Porphyromonas gingivalis lipopolysaccharide (LPS) plays a major role in the initiation and progression of chronic periodontitis. Human gingival fibroblasts (HGFs) interact with bacteria or bacterial products and trigger inflammatory signaling pathways that destroy periodontal tissues. RhoA regulates cytokine production in various cell types.

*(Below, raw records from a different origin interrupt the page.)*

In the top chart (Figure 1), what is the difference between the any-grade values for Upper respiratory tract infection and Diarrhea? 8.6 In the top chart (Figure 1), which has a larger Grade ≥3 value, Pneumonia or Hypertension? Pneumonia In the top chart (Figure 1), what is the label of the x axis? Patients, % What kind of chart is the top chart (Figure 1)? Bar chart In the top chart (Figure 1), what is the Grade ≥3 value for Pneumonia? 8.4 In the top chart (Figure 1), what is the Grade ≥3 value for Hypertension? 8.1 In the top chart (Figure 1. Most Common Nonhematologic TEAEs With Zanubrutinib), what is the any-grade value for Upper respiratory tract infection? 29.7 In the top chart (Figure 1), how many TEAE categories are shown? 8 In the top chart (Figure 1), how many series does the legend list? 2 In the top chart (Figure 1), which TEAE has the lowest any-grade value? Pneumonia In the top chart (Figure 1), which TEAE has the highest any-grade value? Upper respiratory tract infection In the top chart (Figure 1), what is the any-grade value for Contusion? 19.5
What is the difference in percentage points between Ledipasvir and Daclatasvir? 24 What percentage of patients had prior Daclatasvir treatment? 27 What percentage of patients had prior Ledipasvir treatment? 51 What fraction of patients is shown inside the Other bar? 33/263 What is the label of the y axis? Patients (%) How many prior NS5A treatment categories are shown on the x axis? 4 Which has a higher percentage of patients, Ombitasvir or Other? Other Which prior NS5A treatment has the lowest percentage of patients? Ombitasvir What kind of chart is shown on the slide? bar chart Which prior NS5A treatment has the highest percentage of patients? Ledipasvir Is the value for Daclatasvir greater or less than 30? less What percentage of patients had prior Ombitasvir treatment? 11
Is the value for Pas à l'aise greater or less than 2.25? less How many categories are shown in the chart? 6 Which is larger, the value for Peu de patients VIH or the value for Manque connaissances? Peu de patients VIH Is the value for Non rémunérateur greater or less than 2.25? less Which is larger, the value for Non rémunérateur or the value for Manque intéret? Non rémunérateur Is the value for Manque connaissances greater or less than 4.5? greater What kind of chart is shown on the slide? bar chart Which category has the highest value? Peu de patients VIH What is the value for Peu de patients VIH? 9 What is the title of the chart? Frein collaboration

This study investigated the role of Rho-kinase inhibitor Y-27632 in LPS-induced nuclear factor-kappa B (NF-κB) and p-38 mitogen-activated protein kinase (MAPK) activation, and inflammatory cytokine production in HGFs.

METHODS

Effects of Y-27632, SB203580 (p38 MAPK inhibitor), and BAY11-7082 (NF-κB inhibitor) were assessed in lipopolysaccharide (LPS)-treated HGFs. Cytotoxicity assays were used to determine the effect of the drugs on HGF viability. Enzyme-linked immunosorbent assays and quantitative real-time polymerase chain reaction were applied to evaluate the levels of interleukin (IL)-6, IL-8, and Toll-like receptors (TLRs). NF-κB and p38 MAPK pathway activation was detected by western blot and immunocytochemistry.

RESULTS

P. gingivalis LPS at 5 μg/mL, 10 μM Y-27632, 10 μM SB203580, and 5 μM BAY11-7082 exhibited no toxicity in HGFs. LPS activated NF-κB and p38 MAPK by increasing degradation of IκBα and phosphorylation of IκBα, p65, and p38, and facilitating p65 translocation from the cytoplasm to nuclei. The activation of NF-κB and p38 MAPK induced overproduction of IL-6 and IL-8 at both mRNA and protein levels. However, Y-27632 attenuated LPS-induced NF-κB and p38 MAPK activation and inflammatory cytokine production.

CONCLUSIONS

Rho-kinase inhibitor Y-27632 downregulates LPS-induced IL-6 and IL-8 production by blocking NF-κB and p38 MAPK activation in HGFs.